(Extracted page text data)

----------------------------------------

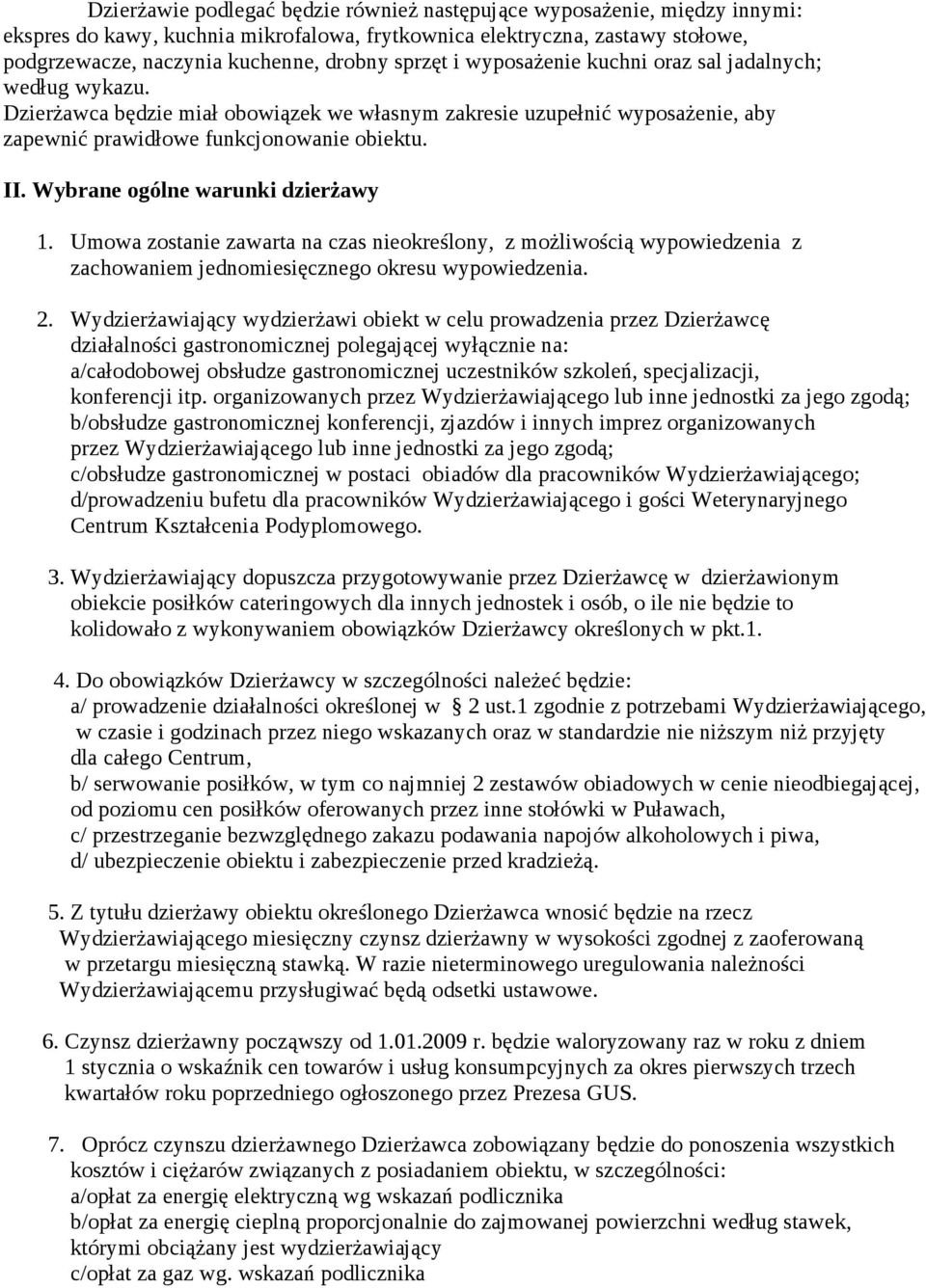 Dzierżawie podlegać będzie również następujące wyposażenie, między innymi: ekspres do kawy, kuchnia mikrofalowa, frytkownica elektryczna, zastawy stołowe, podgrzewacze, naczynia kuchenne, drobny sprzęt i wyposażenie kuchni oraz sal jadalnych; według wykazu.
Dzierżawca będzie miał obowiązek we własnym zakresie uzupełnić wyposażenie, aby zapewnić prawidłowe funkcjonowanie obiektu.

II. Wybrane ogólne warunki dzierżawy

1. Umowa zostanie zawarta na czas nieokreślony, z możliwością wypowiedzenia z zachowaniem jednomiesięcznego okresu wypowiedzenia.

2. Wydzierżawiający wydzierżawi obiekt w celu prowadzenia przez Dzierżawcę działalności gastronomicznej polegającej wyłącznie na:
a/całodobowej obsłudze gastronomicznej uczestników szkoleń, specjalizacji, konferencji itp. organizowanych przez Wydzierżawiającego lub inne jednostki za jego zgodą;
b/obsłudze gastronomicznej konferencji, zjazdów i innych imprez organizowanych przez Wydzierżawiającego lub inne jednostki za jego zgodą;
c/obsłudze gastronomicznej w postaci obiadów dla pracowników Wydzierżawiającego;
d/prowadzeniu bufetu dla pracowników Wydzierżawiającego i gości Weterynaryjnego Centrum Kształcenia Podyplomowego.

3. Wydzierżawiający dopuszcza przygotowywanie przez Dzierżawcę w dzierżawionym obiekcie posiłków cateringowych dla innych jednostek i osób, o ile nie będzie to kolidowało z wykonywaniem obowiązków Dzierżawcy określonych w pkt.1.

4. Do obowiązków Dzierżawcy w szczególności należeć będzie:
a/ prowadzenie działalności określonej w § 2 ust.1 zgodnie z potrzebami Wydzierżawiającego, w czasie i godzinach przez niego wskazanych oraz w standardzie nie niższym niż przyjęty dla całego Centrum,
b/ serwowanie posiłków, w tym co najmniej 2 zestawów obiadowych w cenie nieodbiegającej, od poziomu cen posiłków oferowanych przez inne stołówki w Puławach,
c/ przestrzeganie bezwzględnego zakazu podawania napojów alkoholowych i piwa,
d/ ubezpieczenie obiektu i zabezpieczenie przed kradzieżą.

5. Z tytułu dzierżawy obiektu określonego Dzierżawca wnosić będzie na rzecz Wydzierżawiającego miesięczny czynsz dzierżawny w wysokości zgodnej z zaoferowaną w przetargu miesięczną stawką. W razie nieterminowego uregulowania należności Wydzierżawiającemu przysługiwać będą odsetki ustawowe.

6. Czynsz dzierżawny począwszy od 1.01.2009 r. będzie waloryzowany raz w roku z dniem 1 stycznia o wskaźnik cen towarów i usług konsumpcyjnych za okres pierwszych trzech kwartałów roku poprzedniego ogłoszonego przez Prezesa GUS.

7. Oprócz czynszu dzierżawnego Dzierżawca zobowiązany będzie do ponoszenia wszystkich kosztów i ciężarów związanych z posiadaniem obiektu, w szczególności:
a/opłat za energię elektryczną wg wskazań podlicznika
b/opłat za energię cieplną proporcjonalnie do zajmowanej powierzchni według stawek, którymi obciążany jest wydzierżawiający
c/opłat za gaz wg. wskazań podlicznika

----------------------------------------

Every line in the records above that contains the word "wskazań" is to be copied out.

a/opłat za energię elektryczną wg wskazań podlicznika
c/opłat za gaz wg. wskazań podlicznika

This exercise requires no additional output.